A protagonista começa a perceber o quanto sua história é parecida com a da mãe. Com um comportamento cada vez mais violento de Ryle, Lily tenta achar justificativas e se culpa por causar as reações do companheiro. E, mais uma vez, uma garota forte e incrível se esforça para fazer o relacionamento dar certo e construir a própria família. Afinal, é só não pisar na bola e tudo continuará bem.

Eu me apaixonei pela Lily. Eu me apaixonei de verdade por Ryle, mais até do que pelo Atlas! Presenciar as agonias e sofrimentos vividos pela protagonista e se pegar pensando o mesmo que ela: que aquela pessoa vai mudar e que o relacionamento se sustentará só com o amor.

“Só porque uma pessoa te machuca não significa que podemos simplesmente parar de amá-la. Não são as ações de uma pessoa que nos machucam. É o amor. Se não tem amor ligado à ação, a dor seria um pouco mais fácil de aguentar.”

A primeira vez que o “incidente” acontece, Lily fica com um olho roxo devido ao empurrão de Ryle. Eles mudam de apartamento, pois o médico pensa que talvez se mudar de ares e ir para o mesmo prédio em que mora a irmã, agora a melhor amiga de Lily, pode ajudar a melhorar a relação. Mas não é isso que acontece.

*TAREFAS A REALIZAR:*
A - Reproduza do trecho selecionado a parte que vai de "A protagonista começa" até "tudo continuará bem.".
B - Segundo o trecho selecionado, o que deixa Lily com um olho roxo na primeira vez que o "incidente" acontece?
C - Traduza para o inglês esta frase do trecho selecionado: "Não são as ações de uma pessoa que nos machucam."

*REGISTROS:*
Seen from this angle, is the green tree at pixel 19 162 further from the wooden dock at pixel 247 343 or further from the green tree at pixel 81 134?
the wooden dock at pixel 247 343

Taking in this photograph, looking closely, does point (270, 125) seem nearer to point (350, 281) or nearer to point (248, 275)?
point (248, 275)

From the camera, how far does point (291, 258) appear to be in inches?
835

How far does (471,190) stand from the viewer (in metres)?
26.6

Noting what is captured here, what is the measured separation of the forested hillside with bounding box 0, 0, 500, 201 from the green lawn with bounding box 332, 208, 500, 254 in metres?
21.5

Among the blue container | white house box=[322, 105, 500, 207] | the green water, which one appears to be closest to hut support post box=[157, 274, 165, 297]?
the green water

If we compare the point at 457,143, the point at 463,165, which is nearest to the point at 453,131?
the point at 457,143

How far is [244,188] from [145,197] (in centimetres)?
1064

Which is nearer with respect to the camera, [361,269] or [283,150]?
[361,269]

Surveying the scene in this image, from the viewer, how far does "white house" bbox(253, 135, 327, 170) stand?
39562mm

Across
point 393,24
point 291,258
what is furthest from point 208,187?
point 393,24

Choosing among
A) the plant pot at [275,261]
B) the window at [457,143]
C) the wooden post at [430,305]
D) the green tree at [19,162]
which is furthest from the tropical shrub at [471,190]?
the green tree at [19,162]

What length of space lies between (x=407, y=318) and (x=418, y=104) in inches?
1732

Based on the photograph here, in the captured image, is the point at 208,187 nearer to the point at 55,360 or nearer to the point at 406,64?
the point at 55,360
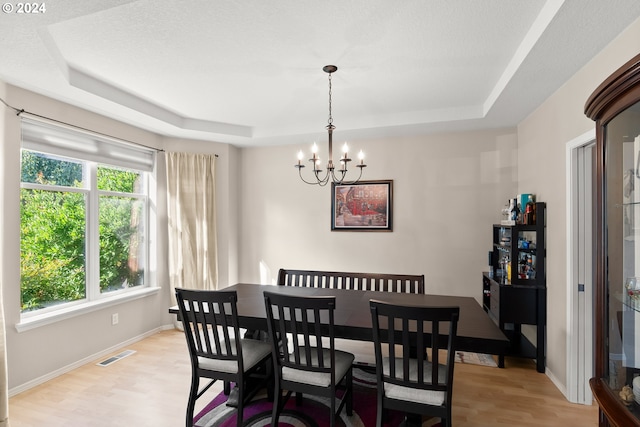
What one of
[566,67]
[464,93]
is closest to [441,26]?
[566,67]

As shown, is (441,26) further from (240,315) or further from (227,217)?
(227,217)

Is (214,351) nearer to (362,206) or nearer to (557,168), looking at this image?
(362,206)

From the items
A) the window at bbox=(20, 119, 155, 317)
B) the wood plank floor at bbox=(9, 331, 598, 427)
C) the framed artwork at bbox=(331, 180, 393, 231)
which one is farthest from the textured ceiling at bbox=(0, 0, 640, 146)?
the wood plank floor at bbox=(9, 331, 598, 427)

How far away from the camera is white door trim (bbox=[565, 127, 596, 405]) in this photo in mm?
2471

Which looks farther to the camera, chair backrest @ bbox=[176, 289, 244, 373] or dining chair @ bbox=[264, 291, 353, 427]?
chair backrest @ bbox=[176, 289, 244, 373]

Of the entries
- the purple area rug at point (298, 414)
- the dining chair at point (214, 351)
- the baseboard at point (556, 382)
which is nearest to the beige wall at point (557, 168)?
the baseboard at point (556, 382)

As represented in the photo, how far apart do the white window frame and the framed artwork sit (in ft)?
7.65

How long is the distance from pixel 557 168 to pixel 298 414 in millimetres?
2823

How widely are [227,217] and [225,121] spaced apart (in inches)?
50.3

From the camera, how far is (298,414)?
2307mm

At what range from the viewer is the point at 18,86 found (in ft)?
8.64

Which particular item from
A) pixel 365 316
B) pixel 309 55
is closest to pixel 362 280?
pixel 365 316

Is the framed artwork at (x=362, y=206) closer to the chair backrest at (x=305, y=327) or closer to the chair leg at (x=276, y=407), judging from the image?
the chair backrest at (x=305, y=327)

*RESPOSTAS:*
A -
A protagonista começa a perceber o quanto sua história é parecida com a da mãe. Com um comportamento cada vez mais violento de Ryle, Lily tenta achar justificativas e se culpa por causar as reações do companheiro. E, mais uma vez, uma garota forte e incrível se esforça para fazer o relacionamento dar certo e construir a própria família. Afinal, é só não pisar na bola e tudo continuará bem.

B - Um empurrão de Ryle.

C - It is not a person's actions that hurt us.